5. Gaussian Mixture Models
This is a notebook showing how to use Scikit’s Gaussian Mixture Model (GMM).
5.1. Motivation, A Simple Example
Oftentimes, you see observations and you want to understand the distributions from which they came. Let’s make it simple and say you observe the lengths of left arms. Now, these lengths may come from a child (age < 18) or an adult (age >= 18); however, you do not know that there are indeed two populations (children and adults). If you perform a density plot the lengths, you will most likely observe a multi-modal distribution (one for the children and the other for the adults). If you simply assume a single gaussian distribution, you would be wrong. GMMs assume that the distribution you are seeing actually comes from multiple underlying guassian distributions that are “mixing” to produce what you see.
5.2. The Data, Arm Lengths
Let’s start out by looking at the data. First, these are real data from children and adults at One-Off Coder. Second, although we know that the data comes from two different population, we are going to pretend as if we only observe the arm lengths.
[1]:
import numpy as np
import pandas as pd
# these are the arm lengths
# a is for adult
# c is child
a_lengths = np.array([24, 23.5, 25.5, 22.0, 25.5, 25.5, 24.0, 28.0, 24.5])
c_lengths = np.array([24.0, 23.0, 21.0, 15.5, 17.5, 17.5, 19.0, 17.0, 17.0, 27.0])
# these are the corresponding labels
# children are marked as 0
# adults are marked as 1
a_labels = np.ones(a_lengths.shape[0], dtype=int)
c_labels = np.zeros(c_lengths.shape[0], dtype=int)
# these are the natural corresponding labels
a_nlabels = ['adult' for _ in range(a_lengths.shape[0])]
c_nlabels = ['child' for _ in range(c_lengths.shape[0])]
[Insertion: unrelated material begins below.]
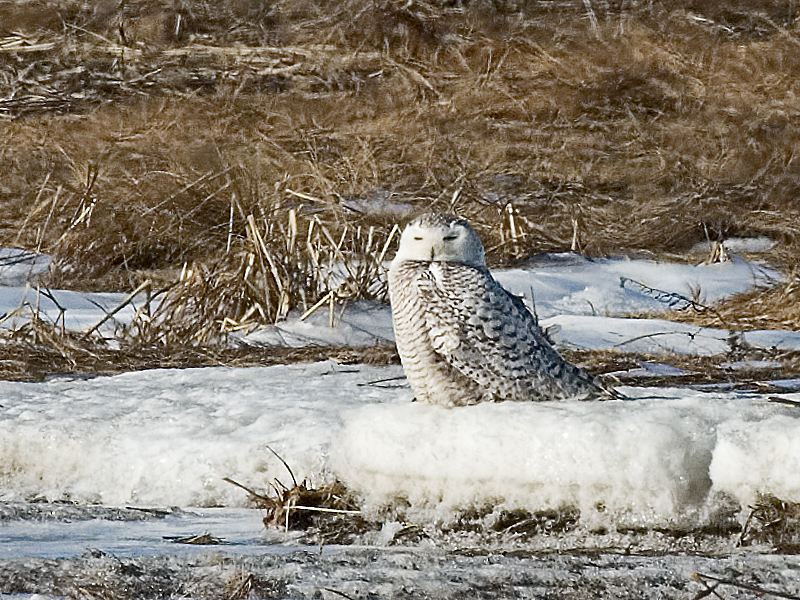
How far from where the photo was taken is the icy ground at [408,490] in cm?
243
# we build a pandas dataframe from the data
lengths = np.concatenate([c_lengths, a_lengths])
labels = np.concatenate([c_labels, a_labels])
nlabels = np.concatenate([c_nlabels, a_nlabels])
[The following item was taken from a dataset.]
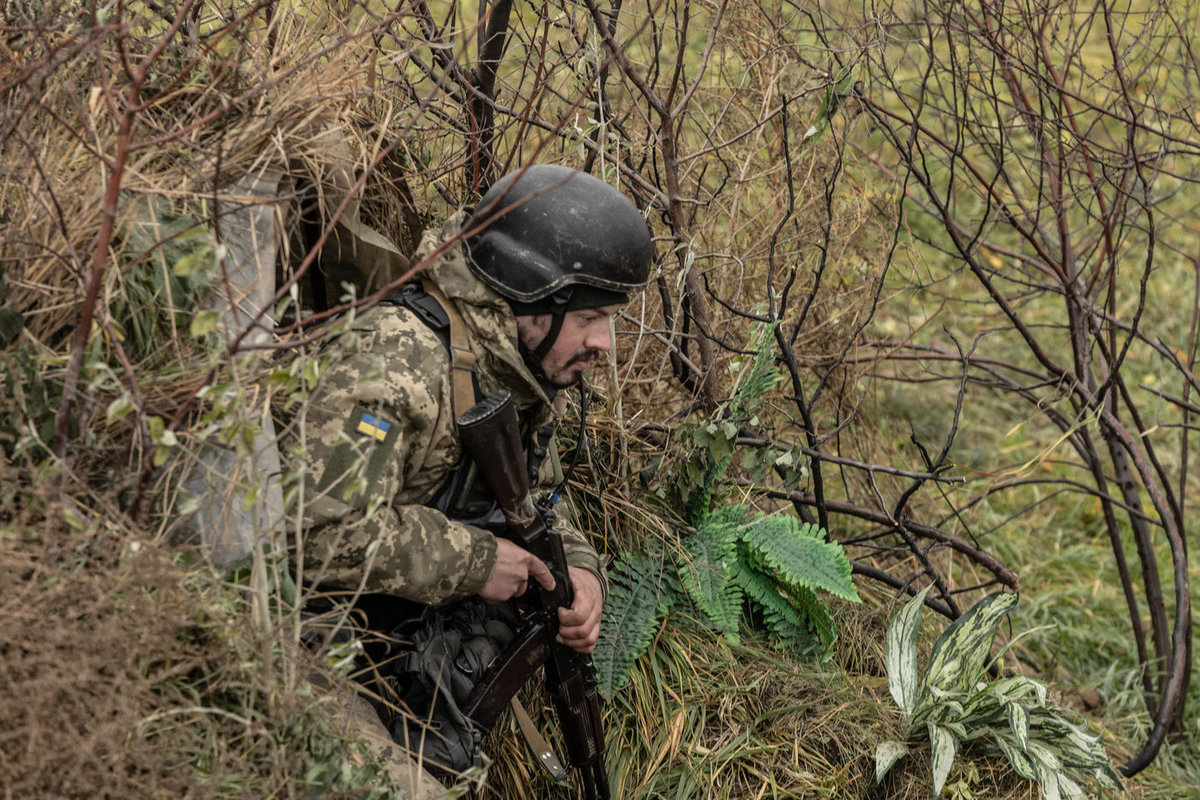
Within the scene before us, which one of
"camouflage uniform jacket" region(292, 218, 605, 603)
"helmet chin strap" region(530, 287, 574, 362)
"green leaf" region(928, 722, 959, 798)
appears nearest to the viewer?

df = pd.DataFrame({ 'length': lengths, 'label': labels, 'nlabel': nlabels})
[2]:
df
[2]:
length | label | nlabel | |
---|---|---|---|
0 | 24.0 | 0 | child |
1 | 23.0 | 0 | child |
2 | 21.0 | 0 | child |
3 | 15.5 | 0 | child |
4 | 17.5 | 0 | child |
5 | 17.5 | 0 | child |
6 | 19.0 | 0 | child |
7 | 17.0 | 0 | child |
8 | 17.0 | 0 | child |
9 | 27.0 | 0 | child |
10 | 24.0 | 1 | adult |
11 | 23.5 | 1 | adult |
12 | 25.5 | 1 | adult |
13 | 22.0 | 1 | adult |
14 | 25.5 | 1 | adult |
15 | 25.5 | 1 | adult |
16 | 24.0 | 1 | adult |
17 | 28.0 | 1 | adult |
18 | 24.5 | 1 | adult |
5.3. Visualize the Data
Now, we plot the distributions. There is a one for children and adults, and another one for all of the children and adults together. As you can see, when all the data is plotted together, there are two “humps”. This data (with all the children and adult arm lengths lumped together) is what we pretend we are seeing.
5.3.1. Distribution Plots
[3]:
%matplotlib inline
import seaborn as sns
import matplotlib.pyplot as plt
plt.style.use('ggplot')
fig, (ax1, ax2) = plt.subplots(1, 2, figsize=(15, 5))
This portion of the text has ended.